▶ [TEXT EXCERPT]
——————
I asked Vlad about the thumb screws and the part we'll need to source is DIN653, but other kinds of screws will also work
nigel_mck
Any news on Lyra-8 PCB availability?
mbroers
yeah sign me up for the 8 diy kit when it becomes available again sheesh, sounds awesome!
Starspawn
You have to send Vlad emails.
Lyra 8 kits are sold out, but some Lyra 4 left.
Dont know when next run.
ikkini
Hi,

Since no Mouser cart was shared, I'll try to make one this week. I'll share it here if anybody wants to make a double check before I order it.
Oscilloclast
I'll be getting most of my stuff from mouser, so if you want to share your cart that would be great. One thing I was confused about was the "3 mom" resistor, which I'm assuming means "3 Megohm"? Is that what you think?
cbeefheartuk
If you do post a cart that would be brilliant. I have been really busy so not even looked at anything yet but would double check a cart.
Addam
Oscilloclast wrote:
One thing I was confused about was the "3 mom" resistor, which I'm assuming means "3 Megohm"? Is that what you think?


I just took a look at the build doc for the L4 and it's gotta be 3 Meg. That one appears at the top and values descend from there. The resistors that have no K or M multiplier designation at the bottom are also listed as "300 om" for example.

I'm curious to see if anyone has any creative solutions for that cabling. Maybe molex connectors?
lasesentaysiete
does anyone else find the control board design an odd choice? I mean that instead of having the pcb-mountable components mount to the pcb via regular footprints, we get this sort of smd type style with THT components. Anyone know why this is?

I actually don't mind it, btw. But it seems an unnecessary amount of work. seriously, i just don't get it
lasesentaysiete
Addam wrote:


I'm curious to see if anyone has any creative solutions for that cabling.

I'm using something like this:
http://www.dx.com/p/30cm-breadboard-wires-for-electronic-diy-40-cable- pack-80207#.WTcTsLzyjaY

Male pin headers on the main board with the above cables connected to them. The control board doesn't seem to offer much choice. The hole-less pads I mentioned in my previous post necessitate that you solder bare wire directly to them, I think. So with the wires I linked to, I've cut the female headers off of one end in order the expose the bare wire.
——————
▶ [WHAT TO WORK ON]
a. In the forum thread, which part number is needed for the thumb screws?
b. Retype the part of the forum thread starting at "I just took" and ending at "Maybe molex connectors?".
——————
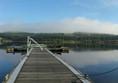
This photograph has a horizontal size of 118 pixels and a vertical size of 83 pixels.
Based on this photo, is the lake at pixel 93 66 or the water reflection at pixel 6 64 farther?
the water reflection at pixel 6 64

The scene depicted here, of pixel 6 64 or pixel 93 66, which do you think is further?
pixel 6 64

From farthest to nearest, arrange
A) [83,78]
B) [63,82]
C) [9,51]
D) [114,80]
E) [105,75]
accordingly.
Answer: [9,51]
[105,75]
[114,80]
[83,78]
[63,82]

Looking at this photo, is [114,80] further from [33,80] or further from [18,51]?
[18,51]

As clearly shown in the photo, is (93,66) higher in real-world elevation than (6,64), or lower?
lower

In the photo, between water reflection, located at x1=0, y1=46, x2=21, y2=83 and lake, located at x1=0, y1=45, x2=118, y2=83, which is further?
——————
▶ [RESULTS FOR EACH TASK]
a. DIN653

b.
I just took a look at the build doc for the L4 and it's gotta be 3 Meg. That one appears at the top and values descend from there. The resistors that have no K or M multiplier designation at the bottom are also listed as "300 om" for example.

I'm curious to see if anyone has any creative solutions for that cabling. Maybe molex connectors?